Thursday, January 13, 2011
Welcome to Fiction Friday! I haven't been joining in the fun in quite awhile, but hey, today I'm hosting, so here I am! If you are participating today with your own fiction, you'll find the Mclinky following the story.
This is the first new fiction I have written lately, and it wasn't at all what I would have chosen to write just for fun, but I felt the Lord nudging me about it...
Looking out over the snow-covered field, Marcy let her eyes rest for a moment on the snowy branches of a pine tree. A tiny bird, a junco, hopped from branch to branch, dislodging some of the white powdery crystals. She wondered how the little birds ever found enough to eat in the frigid terrain. It hadn’t yet warmed up enough to melt the powder into slush, and she wondered how long it would be before the weather would finally restore the winter white to the usual winter brown. The green of spring was surely a long way off. She wondered, too, how long it would take for the cold in her heart to melt away.
The doctor had told her to expect a certain amount of depression, that was normal following the procedure. But would it ever really go away? Would she ever really not feel any sense of guilt over what she had done? She had been reassured that she should not feel guilty, that it was not reasonable to think she had to be responsible for the life of the baby she didn’t want. It had all been just a mistake, she hadn’t planned on being pregnant, and she certainly hadn’t wanted to let her whole life be turned upside down. But wasn’t that the way it felt now, anyway?
Marcy turned away from the window with a dismal sigh and sat down on the sofa. She had thought she might catch up on some reading, but she couldn’t seem to get past reading the first few pages of any book she picked up. The magazines didn’t hold her interest either, they were so full of advertisements that even the articles seemed to screech, “Buy, buy, buy!” That thought brought up an unnerving memory of the doctor. He’d said all the right words, to be sure. It was not her fault, and it was really just a simple procedure, and everything would be okay. And yet, she couldn’t shake the impression he’d left her with. For him, was it really nothing more than money, a mere business transaction? “Buy, buy, buy…” Somehow she was beginning to wish she hadn’t. She eyed her cell phone on the coffee table and thought again about calling her sister.
Amy lifted her cell phone only to put it back down for what must have been the tenth time that morning. I should call her, she said to herself. I can’t call her, she doesn’t want to talk to me. I asked her to please call me before she made any choices after seeing that doctor. She hasn’t called. I can’t force her. “Lord, please help her, if it’s not too late, to choose to let that child live. Lord, is it too late? It’s been over a week now and I haven’t heard a thing. If it is too late, what do you want me to say? Condemning her, making her feel worse than she surely already does won’t help. But neither will ignoring it and treating her as if she’s just had nothing more than a tooth removed. Lord, I don’t know what You want me to do. Lord, please help me, and most of all, please help Marcy.”

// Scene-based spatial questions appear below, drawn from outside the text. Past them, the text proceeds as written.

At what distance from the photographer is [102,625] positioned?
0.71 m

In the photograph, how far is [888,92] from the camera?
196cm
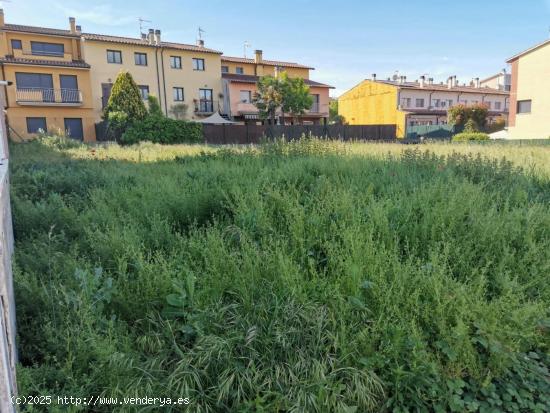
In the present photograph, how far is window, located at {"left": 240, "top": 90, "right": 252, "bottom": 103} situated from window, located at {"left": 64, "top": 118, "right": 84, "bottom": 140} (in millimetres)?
14377

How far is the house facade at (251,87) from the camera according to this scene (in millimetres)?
35406

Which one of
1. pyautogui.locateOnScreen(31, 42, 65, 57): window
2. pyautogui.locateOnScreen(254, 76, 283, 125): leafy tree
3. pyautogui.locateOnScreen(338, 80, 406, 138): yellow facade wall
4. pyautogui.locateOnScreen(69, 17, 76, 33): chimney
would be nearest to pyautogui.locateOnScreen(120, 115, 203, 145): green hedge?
pyautogui.locateOnScreen(254, 76, 283, 125): leafy tree

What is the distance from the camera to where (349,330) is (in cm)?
224

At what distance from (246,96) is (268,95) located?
462 centimetres

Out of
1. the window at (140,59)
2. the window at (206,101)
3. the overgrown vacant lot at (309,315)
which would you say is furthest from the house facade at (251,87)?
the overgrown vacant lot at (309,315)

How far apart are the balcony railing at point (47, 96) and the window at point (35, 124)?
127cm

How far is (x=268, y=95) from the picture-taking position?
3206cm

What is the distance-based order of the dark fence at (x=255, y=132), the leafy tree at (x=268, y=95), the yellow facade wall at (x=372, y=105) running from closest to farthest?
the dark fence at (x=255, y=132)
the leafy tree at (x=268, y=95)
the yellow facade wall at (x=372, y=105)

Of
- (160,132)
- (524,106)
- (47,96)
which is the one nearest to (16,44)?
(47,96)

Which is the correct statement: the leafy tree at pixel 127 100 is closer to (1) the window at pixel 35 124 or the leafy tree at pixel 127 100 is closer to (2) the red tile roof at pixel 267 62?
(1) the window at pixel 35 124

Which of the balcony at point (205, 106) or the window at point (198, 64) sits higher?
the window at point (198, 64)

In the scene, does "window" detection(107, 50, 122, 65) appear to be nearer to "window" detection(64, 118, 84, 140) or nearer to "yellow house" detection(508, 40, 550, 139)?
"window" detection(64, 118, 84, 140)

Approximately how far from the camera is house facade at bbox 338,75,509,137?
140 ft

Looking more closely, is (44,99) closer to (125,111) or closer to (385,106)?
(125,111)
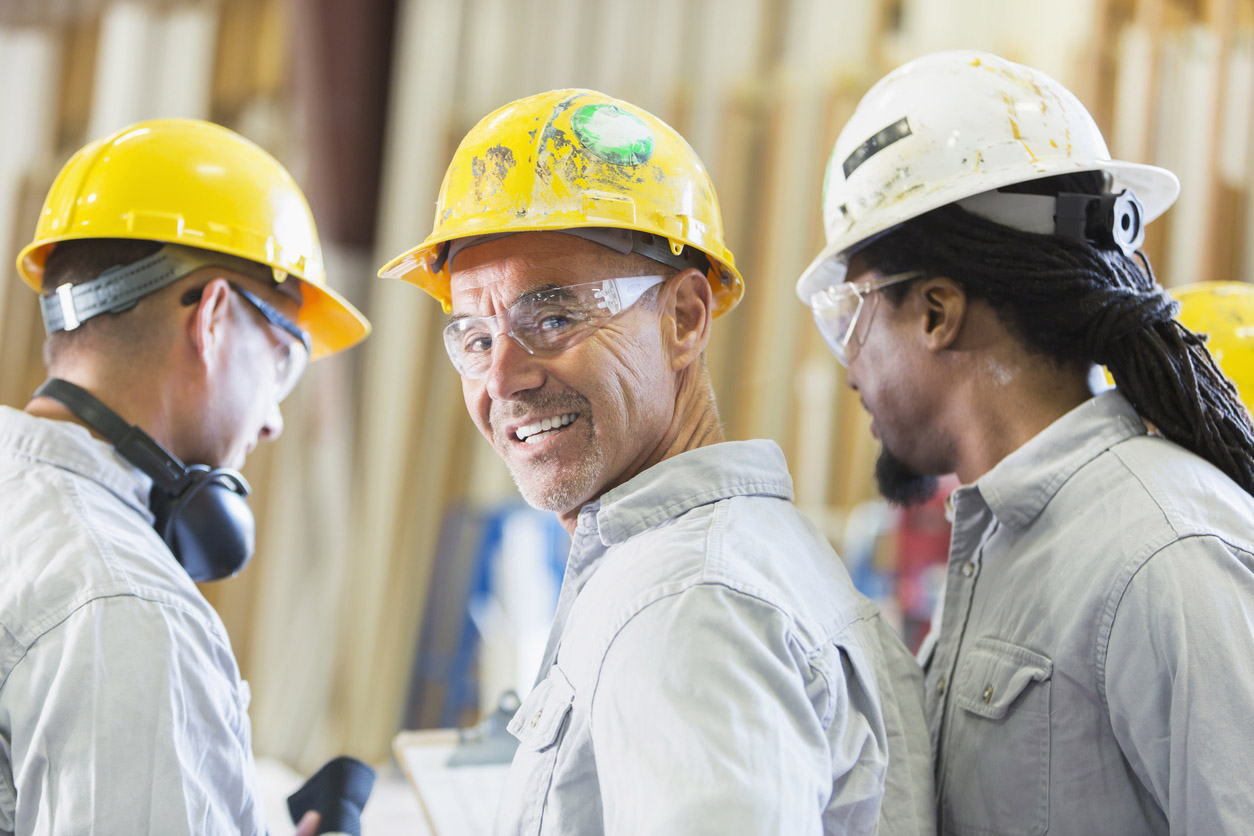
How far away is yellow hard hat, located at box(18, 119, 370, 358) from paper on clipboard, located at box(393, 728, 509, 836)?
51.5 inches

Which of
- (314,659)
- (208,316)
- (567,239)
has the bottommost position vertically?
(314,659)

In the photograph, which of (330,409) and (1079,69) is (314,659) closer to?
(330,409)

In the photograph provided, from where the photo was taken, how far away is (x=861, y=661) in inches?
60.1

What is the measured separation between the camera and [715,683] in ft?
4.14

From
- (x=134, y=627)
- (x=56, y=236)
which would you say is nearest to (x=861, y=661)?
(x=134, y=627)

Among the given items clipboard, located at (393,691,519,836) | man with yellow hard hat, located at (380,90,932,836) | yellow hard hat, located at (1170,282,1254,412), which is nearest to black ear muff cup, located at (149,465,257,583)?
man with yellow hard hat, located at (380,90,932,836)

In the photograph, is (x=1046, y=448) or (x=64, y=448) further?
(x=64, y=448)

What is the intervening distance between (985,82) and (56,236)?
207 centimetres

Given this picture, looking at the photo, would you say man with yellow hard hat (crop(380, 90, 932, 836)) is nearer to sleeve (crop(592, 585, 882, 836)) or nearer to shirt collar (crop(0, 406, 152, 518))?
sleeve (crop(592, 585, 882, 836))

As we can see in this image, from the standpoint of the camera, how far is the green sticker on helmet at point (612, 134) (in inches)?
74.0

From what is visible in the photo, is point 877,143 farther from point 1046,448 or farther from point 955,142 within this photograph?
point 1046,448

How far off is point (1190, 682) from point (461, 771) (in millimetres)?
Answer: 1851

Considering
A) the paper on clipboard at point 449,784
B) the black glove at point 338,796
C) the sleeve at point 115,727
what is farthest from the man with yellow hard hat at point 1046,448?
the sleeve at point 115,727

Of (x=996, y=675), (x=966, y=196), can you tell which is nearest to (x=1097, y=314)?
(x=966, y=196)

Marcy stepped out of the house and started down the walk to the mailbox. She stopped in a bit of surprise as she heard the trickle of melting snow flowing steadily through the rain gutters. There had been snow on top of snow for what seemed like such a long time. But today the sunshine was different and she knew spring was finally coming. She stood still for a moment, letting the sun warm her face. Looking at the snow from inside the house had made her get her jacket even for such a short walk, but she knew now it could have been left inside. The warmth of the sun seemed to penetrate her being. She proceeded slowly down the walk, wishing she had more excuse to be outside than just fetching the mail.
As she sorted through the few items on the way back inside, she stopped again, this time to open an envelope. It was from a lady she had met in a Bible study she had recently started attending. Inside the envelope she found a greeting card with a pretty flower on the outside and a simple greeting on the inside, Welcome to our little group, we are so glad you have found us! Be blessed today! Amy had invited her to come to the group, assuring her that she would fit in just fine. She had been right, they had all made her feel welcome and even cared about.
Although for such a long time Marcy had resisted Amy’s efforts to talk to her about God, she had finally come to the conclusion that if indeed He was real, and Jesus was real, then it was time for her to receive forgiveness, just as Amy had said. Amy had been right about a lot of things, and the most important thing was that the only thing to do with guilt was to bring it to the cross and leave it there. All her efforts to reassure herself and reason the guilt away had done nothing to dislodge it. But leaving it at the cross – knowing that God only required her to acknowledge the guilt, and let Him remove it, because He had placed all that guilt on Jesus, and knowing that He still loved her, and that He forgave her, and even had a wonderful plan for her life – knowing all these things filled Marcy’s heart with more warmth than the sunshine ever could. “Lord,” she whispered, “It’s just like springtime in my heart, like everything is new again!” With a happy smile she went inside.